Brief a:
Count the lines in the entries below that contain the string "siding", treating case as significant, and give only the number.

[Model] MinimumMetricDimension

[isPANN]

Motivation

METRIC DIMENSION (GT61) from Garey & Johnson, A1.1. Find the minimum resolving set — a smallest subset S of vertices such that every vertex is uniquely identified by its distances to S. NP-complete in general (Garey and Johnson 1979, transformation from 3-Dimensional Matching). Applications in robot navigation, network verification, combinatorial optimization, and chemical graph theory (identifying atoms in molecular graphs).

Definition

Name: MinimumMetricDimension
Reference: Garey & Johnson, Computers and Intractability, A1.1 GT61; concept introduced independently by Harary and Melter (1976) and Slater (1975)

Mathematical definition:

INSTANCE: Graph G = (V,E).
OBJECTIVE: Find a subset V' ⊆ V of minimum size such that for every pair of distinct vertices u, v ∈ V, there exists some w ∈ V' with d(u,w) ≠ d(v,w).

Here d(u,w) denotes the shortest-path distance between u and w in G. Such a set V' is called a resolving set. The metric dimension of G is the size of the smallest resolving set.

Variables

• Count: n = |V| (one per vertex)
• Per-variable domain: {0, 1} (binary: in the resolving set or not)
• Meaning: Whether each vertex is selected as a landmark. The selected vertices must form a resolving set of minimum size.

Schema (data type)

Type name: MinimumMetricDimension
Variants: graph: SimpleGraph

Field	Type	Description
graph	SimpleGraph	The input graph G = (V,E)

Complexity

• Best known exact algorithm: O*(2^n) by brute-force enumeration of all subsets. NP-completeness proved by Garey and Johnson (1979) via transformation from 3-Dimensional Matching. The concept was introduced independently by Harary and Melter (1976) as "metric dimension" and by Slater (1975) as "locating sets," but neither proved NP-hardness. Remains NP-hard for bipartite graphs, planar graphs, and split graphs. Polynomial for trees (Harary and Melter 1976, O(n) linear-time algorithm), wheels, and outerplanar graphs. Fixed-parameter tractable parameterized by treewidth.

Extra Remark

Full book text:

INSTANCE: Graph G = (V,E), positive integer K ≤ |V|.
QUESTION: Is there a subset V' ⊆ V with |V'| ≤ K such that for each pair u, v of vertices of V, there is some vertex w ∈ V' for which the length of a shortest path from u to w differs from the length of a shortest path from v to w?

Reference: [Garey and Johnson, 1979]; [Harary and Melter, 1976]. Transformation from 3-DIMENSIONAL MATCHING.

Brief b:
Reproduce word for word the part of the metric dimension page above, starting with "Here d(u,w) denotes" and going on through "set or not)".

Record list:
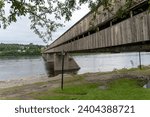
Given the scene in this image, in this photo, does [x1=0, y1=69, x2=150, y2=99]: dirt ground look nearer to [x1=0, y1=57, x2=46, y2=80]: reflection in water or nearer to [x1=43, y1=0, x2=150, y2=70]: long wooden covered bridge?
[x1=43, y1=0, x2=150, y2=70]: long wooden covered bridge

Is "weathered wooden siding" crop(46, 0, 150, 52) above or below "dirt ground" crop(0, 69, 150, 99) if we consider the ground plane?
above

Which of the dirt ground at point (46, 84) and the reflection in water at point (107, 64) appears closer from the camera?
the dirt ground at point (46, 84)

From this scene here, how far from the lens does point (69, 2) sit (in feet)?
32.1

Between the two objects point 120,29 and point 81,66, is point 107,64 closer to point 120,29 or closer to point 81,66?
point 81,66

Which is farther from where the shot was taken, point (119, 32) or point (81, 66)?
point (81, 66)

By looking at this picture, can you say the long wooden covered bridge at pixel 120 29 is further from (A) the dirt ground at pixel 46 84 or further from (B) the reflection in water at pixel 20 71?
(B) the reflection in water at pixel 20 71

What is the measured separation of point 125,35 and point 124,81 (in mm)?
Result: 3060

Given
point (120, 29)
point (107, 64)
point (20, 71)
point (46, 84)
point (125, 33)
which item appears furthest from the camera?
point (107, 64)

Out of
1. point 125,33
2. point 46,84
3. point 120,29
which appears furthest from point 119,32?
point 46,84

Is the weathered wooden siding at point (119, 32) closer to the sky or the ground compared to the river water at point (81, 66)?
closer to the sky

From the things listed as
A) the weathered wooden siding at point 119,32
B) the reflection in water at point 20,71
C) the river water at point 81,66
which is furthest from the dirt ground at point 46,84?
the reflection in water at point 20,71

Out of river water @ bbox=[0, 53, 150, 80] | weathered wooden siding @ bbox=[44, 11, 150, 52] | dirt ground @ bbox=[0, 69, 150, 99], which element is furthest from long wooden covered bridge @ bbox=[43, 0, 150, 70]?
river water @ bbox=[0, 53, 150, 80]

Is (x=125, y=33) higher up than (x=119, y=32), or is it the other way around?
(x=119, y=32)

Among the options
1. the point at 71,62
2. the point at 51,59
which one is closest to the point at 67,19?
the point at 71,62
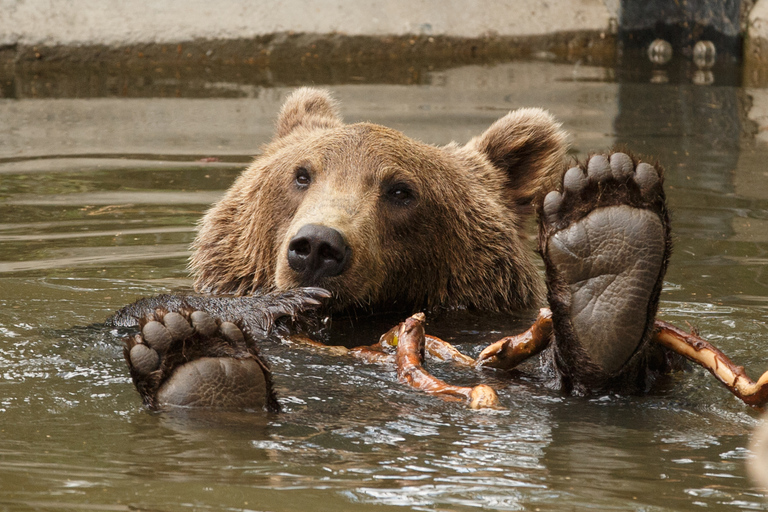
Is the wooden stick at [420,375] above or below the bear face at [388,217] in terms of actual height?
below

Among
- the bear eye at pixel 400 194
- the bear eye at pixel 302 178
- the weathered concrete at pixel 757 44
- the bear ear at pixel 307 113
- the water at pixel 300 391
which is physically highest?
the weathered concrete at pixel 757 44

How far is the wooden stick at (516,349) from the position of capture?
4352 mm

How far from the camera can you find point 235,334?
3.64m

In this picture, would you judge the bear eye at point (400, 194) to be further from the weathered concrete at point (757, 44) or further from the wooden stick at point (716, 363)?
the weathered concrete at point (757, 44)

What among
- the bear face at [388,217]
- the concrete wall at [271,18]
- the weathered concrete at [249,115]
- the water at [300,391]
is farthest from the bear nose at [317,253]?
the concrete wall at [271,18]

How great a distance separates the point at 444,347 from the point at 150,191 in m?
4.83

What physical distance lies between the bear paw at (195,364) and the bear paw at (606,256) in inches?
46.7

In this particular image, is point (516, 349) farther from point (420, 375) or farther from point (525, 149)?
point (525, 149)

==

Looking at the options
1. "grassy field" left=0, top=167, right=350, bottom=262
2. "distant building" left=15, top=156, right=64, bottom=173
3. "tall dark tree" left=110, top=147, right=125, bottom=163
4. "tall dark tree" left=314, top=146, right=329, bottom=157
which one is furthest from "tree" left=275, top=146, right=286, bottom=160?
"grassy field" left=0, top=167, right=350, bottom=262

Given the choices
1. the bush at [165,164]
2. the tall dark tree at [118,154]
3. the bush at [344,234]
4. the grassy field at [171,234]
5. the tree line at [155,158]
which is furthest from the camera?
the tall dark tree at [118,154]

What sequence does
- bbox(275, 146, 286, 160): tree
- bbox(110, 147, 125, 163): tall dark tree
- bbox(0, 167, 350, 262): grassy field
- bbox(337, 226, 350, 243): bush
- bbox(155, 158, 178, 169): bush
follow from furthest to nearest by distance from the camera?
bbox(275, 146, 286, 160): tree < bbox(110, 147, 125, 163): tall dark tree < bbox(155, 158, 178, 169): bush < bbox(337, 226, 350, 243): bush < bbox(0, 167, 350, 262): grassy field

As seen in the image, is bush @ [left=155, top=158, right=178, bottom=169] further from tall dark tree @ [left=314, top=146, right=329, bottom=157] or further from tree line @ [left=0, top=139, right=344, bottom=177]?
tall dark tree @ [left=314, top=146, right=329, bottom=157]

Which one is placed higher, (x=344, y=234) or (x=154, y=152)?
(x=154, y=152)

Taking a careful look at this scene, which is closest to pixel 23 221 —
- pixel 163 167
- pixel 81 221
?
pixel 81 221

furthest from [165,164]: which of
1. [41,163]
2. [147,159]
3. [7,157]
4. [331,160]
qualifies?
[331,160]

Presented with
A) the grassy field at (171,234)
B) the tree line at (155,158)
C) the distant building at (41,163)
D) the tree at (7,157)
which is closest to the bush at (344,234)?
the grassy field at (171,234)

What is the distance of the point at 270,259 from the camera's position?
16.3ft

Task output a:
4

Task output b:
Here d(u,w) denotes the shortest-path distance between u and w in G. Such a set V' is called a resolving set. The metric dimension of G is the size of the smallest resolving set.

Variables

• Count: n = |V| (one per vertex)
• Per-variable domain: {0, 1} (binary: in the resolving set or not)